## EXCERPTED PASSAGE
I somehow managed to get my stuff onto the JR Yamanote line, two stops to Shinjuku Station which, thank the lord, had an elevator. I followed the signs to the ticket office to buy a pass for the Narita Express. I looked at the lady and inquired "Airport?" She printed me a ticket and pointed in the direction that I had to go. "Faivu," she said, and held up one hand. So I went and stood at platform five. After about half an hour of waiting awkwardly with my bags and being joined by other people with various kinds of luggage, the Express came and, after being helped with my suitcase to get it lifted up onto the shelves at the end of the car, I took my seat.
Sunglasses on, sitting alone, I clutched my guitar as the train honked loudly and began to move. Startlingly, it didn't move forward, but backwards; the wrong way on its tracks, taking us stealthily and efficiently to the Tokyo airport. The scenery zoomed by--towering buildings with mirrored exteriors, flashing electronic billboards, oversized television screens. The high-rises and ads became apartment buildings all crammed together, which soon became houses, and after that became small expanses of field. I moved backward the way I had come, as if going in reverse through my memories. It was almost as if nothing in Tokyo had ever happened. I was overwhelmed with relief at the thought of getting back to a country where I could understand every channel, order intelligibly from a menu, make people laugh with actual jokes as opposed to just being a confused American. But then I made the mistake of remembering the look on Masa's face as he stood in the doorway of the Big Wave 21 Community Living Room the night before. I had the same look on mine the day I left my hometown to go to college.

## ENTRIES

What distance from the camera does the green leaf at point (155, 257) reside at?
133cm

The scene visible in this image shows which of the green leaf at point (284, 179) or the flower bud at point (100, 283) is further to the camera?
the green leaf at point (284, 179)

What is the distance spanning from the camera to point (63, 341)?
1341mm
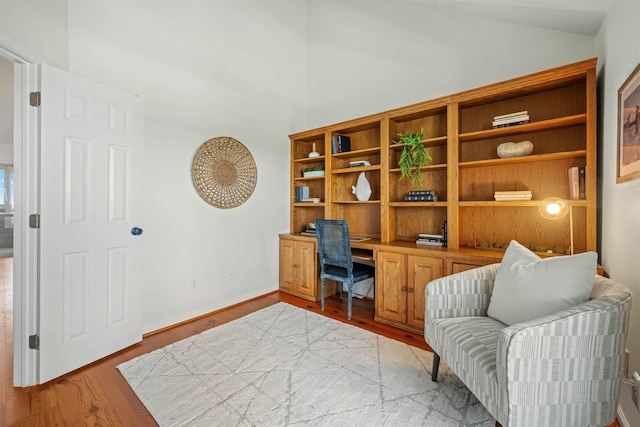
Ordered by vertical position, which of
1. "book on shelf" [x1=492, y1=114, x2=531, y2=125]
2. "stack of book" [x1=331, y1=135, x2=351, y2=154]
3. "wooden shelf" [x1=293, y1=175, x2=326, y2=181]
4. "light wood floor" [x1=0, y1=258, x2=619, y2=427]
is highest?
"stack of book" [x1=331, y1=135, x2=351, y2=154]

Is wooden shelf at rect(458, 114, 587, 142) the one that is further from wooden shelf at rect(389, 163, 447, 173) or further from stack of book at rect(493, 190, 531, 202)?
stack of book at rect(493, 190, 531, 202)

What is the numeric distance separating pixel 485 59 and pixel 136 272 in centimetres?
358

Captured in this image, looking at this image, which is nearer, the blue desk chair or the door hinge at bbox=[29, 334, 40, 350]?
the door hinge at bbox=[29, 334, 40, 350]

## GIVEN TASK
In the passage about the train ride to the Tokyo airport, which platform did the narrator stand at to wait for the Narita Express? Nothing in the records is needed here.

## SOLUTION
Platform five.